__Passage__

Adding arbitrary properties to fill-table. Fixes #625

INCATools · Aug 2, 2023 · 57aff57 · 57aff57
1 parent 5eb1f4e
commit 57aff57
Show file tree

Hide file tree

Showing 3 changed files with 118 additions and 11 deletions.
diff --git a/src/oaklib/cli.py b/src/oaklib/cli.py
@@ -5637,6 +5637,12 @@ def diff_via_mappings(
     type=click.File(mode="r"),
     help="Path to YAML file corresponding to a list of normalized relation between two columns",
 )
+@click.option(
+    "--autolabel/--no-autolabel",
+    default=False,
+    show_default=True,
+    help="Autolabel columns",
+)
 @output_option
 @click.argument("table_file")
 def fill_table(
@@ -5648,6 +5654,7 @@ def fill_table(
     allow_missing: bool,
     relation: tuple,
     relation_file: str,
+    autolabel: bool,
     schema: str,
 ):
     """
@@ -5740,6 +5747,11 @@ def fill_table(
 
     with open(table_file) as input_file:
         input_table = table_filler.parse_table(input_file, delimiter=delimiter)

__Data extract__
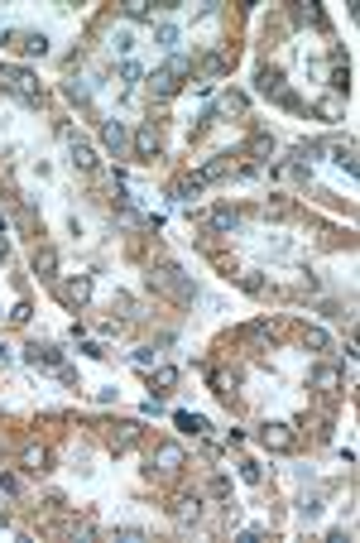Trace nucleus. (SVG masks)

__Prompt A__
Summarize the commit page in two sentences.
__Prompt B__
What default value does the commit page give for the new "--autolabel/--no-autolabel" option?

__Complete answer A__
Commit 57aff57, made by INCATools on Aug 2, 2023, adds arbitrary properties to fill-table and fixes #625, changing 3 files with 118 additions and 11 deletions. In src/oaklib/cli.py, it adds a "--autolabel/--no-autolabel" option to fill_table, with a default of False and the help text "Autolabel columns," and also adds a matching autolabel parameter to the function.

__Complete answer B__
False